Purchase Invoice Finance
Purchase Invoice Finance:
Purchase invoice financing is a method of business finance that allows small and medium business owners to fill new purchase orders through early payment of approved invoices.
Most small and medium businesses in India operate on very tight cash-flow margins. Sometimes, the existing cash at hand or bank is simply not enough for covering a business’s operating needs. If new orders are received during this period, the business owner may fail to service them as the business simply cannot afford the cost of production and supply. Turning down a client not only means loss of revenue but also implies a loss of goodwill in the market. Hence, having a source of business finance is imperative for every SME working with commercial clients.
Here LivFin’s invoice finance services comes into play to help out a business owner in the need of immediate cash.
How does purchase invoice financing work?
Once a small business fulfils its obligations under the contract to supply goods or services and collects the invoice, a purchase invoice financing company steps in. Depending upon the credibility of both parties, the purchase invoice financing company can fund up to 100 per cent of the invoice value to the supplier of the goods or services. The purchase invoice financing company will also charge a small fee which is deducted from the amount disbursed to the invoice holder.

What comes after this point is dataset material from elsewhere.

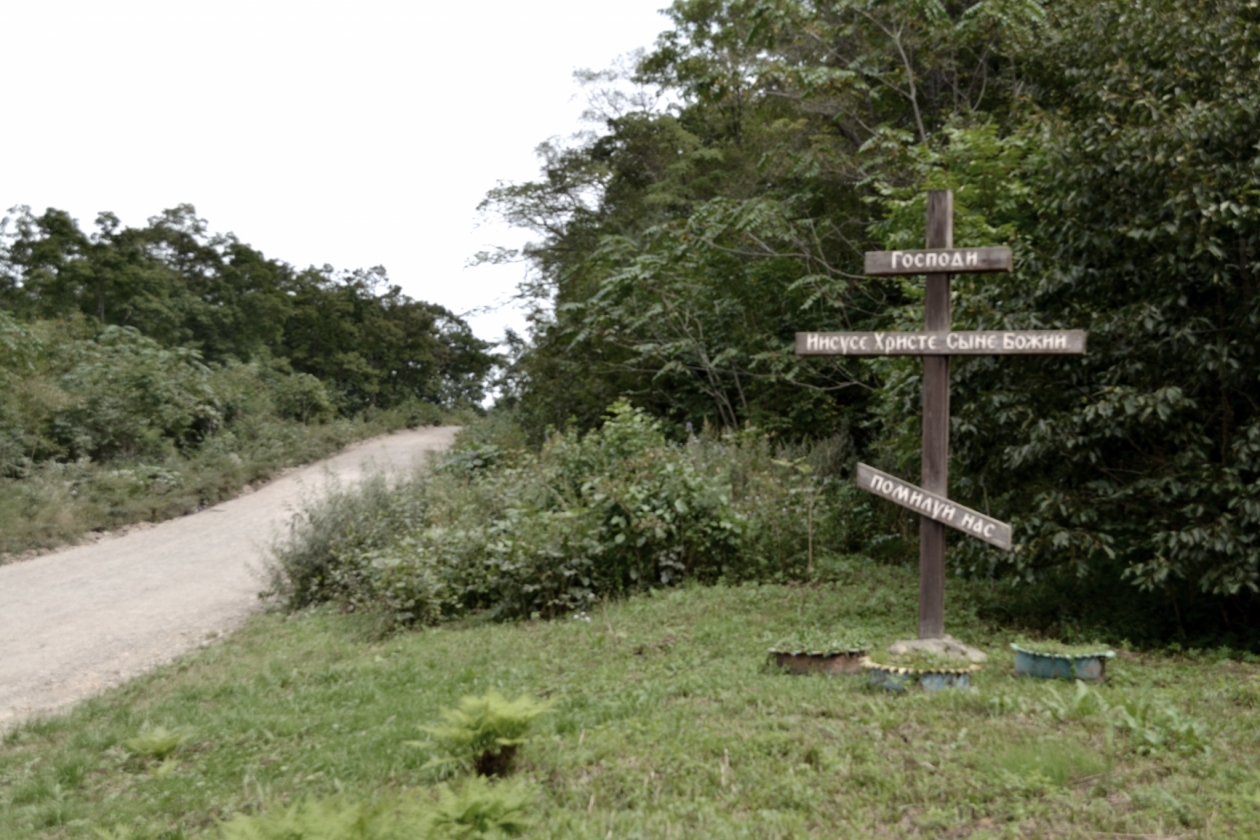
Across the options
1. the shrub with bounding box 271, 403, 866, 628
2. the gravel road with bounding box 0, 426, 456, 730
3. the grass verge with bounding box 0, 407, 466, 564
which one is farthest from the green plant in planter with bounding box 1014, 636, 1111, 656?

The purchase invoice now becomes the responsibility of the purchase invoice financing company, to be collected on or before the due date.
How purchase invoice financing can be advantageous for your business
As opposed to bank financing, it is very easy to qualify and get approval for purchase invoice financing. Purchase invoice financing is mostly based on the credibility of your customer and hence does not impose stringent credibility terms on your enterprise. Hence, you can get a business loan without stellar credit rating through this method of commercial financing. The only caveat here is that purchase order financing is done for commercial customers instead of individual buyers.
Purchase invoice financing with LivFin allows you and your customers or suppliers to grow independent of each other.
Here is how it works,
- Both parties, the supplier/s and the commercial buyer, approach LivFin for purchase invoice financing.
- Once the agreement is in place, the commercial buyer shares the invoices approved for payment with LivFin.
- The supplier/s pick and choose the invoices for early payment.
- LivFin advances the payment for invoices to the supplier/s as a business loan, charging a fee.
- The commercial buyer pays the invoices on the due date, hence settling the debt.
Therefore, purchase invoice financing allows both parties to manage their working capital and streamline the cash inflow and outflow.